→ Problem to solve
If a line holds the word "hands", copy it from the entries.

Records from a collection:
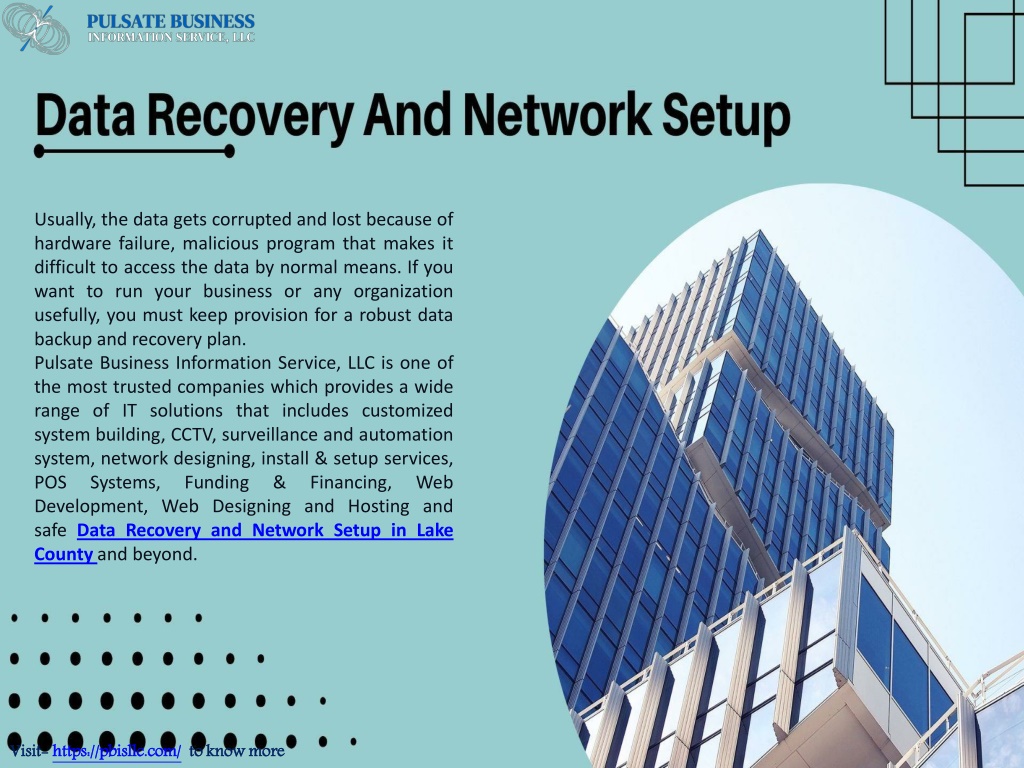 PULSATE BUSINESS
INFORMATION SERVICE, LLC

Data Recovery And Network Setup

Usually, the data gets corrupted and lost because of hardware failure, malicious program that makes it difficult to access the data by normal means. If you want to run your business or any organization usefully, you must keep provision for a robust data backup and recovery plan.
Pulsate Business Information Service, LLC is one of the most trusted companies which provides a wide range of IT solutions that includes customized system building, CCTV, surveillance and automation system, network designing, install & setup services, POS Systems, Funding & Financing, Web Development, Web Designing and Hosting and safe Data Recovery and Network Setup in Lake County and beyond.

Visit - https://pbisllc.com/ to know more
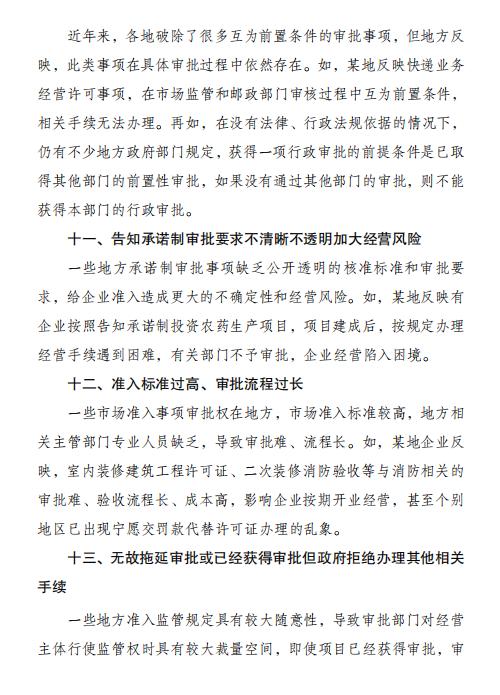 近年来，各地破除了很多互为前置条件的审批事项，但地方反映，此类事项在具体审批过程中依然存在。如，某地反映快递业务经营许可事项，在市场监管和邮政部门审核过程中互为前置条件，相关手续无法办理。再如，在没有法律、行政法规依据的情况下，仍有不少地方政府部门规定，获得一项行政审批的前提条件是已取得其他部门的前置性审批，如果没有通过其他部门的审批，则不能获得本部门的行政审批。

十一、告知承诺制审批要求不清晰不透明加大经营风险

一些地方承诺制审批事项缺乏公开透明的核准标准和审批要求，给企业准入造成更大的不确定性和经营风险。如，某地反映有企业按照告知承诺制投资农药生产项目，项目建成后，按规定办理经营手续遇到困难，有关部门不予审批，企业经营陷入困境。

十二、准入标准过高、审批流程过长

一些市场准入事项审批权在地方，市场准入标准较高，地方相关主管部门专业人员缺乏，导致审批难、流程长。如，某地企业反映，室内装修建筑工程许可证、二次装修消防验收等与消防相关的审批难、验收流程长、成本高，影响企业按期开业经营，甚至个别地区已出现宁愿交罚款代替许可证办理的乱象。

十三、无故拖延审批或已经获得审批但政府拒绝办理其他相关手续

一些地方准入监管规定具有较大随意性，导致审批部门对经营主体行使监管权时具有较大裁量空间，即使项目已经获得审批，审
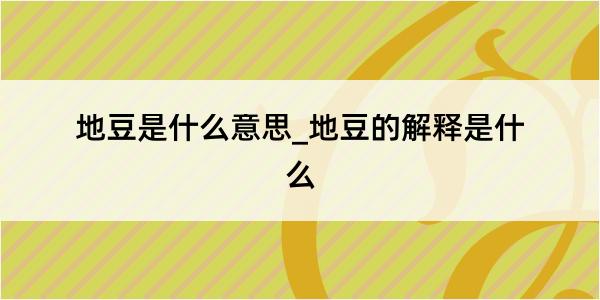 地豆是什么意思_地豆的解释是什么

==

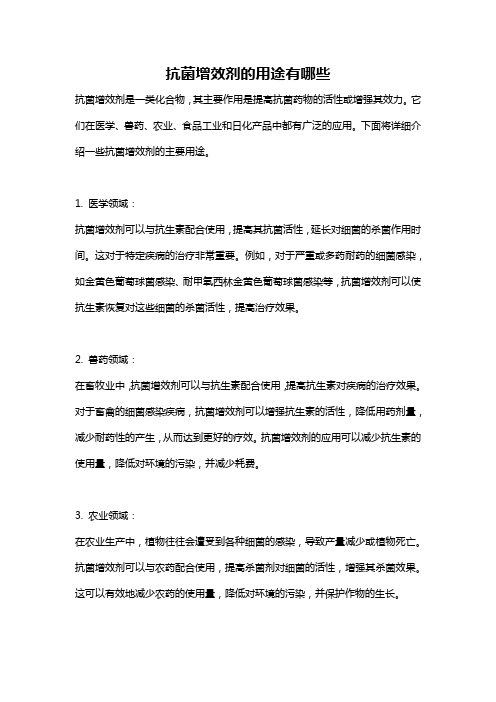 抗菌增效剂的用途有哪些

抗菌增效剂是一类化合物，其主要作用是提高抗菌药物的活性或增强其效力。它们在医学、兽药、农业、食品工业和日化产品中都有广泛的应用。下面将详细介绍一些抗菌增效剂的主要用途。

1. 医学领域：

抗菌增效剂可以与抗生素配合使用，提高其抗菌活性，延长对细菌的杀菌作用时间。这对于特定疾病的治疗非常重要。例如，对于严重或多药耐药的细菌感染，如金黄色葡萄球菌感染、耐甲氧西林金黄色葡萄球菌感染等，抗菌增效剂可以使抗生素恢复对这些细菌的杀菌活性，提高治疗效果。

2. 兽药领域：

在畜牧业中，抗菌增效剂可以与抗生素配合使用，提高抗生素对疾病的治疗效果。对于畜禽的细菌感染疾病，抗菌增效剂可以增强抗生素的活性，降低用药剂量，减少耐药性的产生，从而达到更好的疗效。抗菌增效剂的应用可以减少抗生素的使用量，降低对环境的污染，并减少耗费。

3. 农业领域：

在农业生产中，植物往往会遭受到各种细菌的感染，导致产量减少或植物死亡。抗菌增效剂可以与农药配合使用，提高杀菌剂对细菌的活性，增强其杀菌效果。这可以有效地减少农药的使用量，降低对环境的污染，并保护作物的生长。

* * *

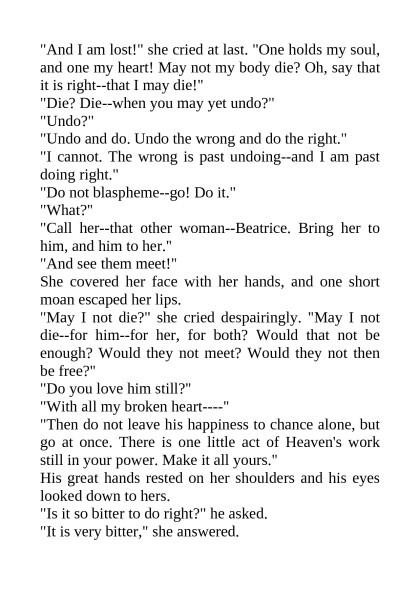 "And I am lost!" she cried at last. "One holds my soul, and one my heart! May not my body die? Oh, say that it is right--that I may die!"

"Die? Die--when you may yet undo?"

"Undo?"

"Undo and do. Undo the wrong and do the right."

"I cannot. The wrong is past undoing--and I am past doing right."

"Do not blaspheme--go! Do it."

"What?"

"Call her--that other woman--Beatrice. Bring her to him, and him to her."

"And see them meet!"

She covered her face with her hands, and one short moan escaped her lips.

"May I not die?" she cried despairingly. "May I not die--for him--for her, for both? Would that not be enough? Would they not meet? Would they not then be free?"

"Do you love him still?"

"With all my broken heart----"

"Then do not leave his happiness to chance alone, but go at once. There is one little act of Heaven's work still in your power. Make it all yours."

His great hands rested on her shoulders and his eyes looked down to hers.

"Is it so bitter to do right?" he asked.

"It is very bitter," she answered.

→ Expected answer
She covered her face with her hands, and one short moan escaped her lips.
His great hands rested on her shoulders and his eyes looked down to hers.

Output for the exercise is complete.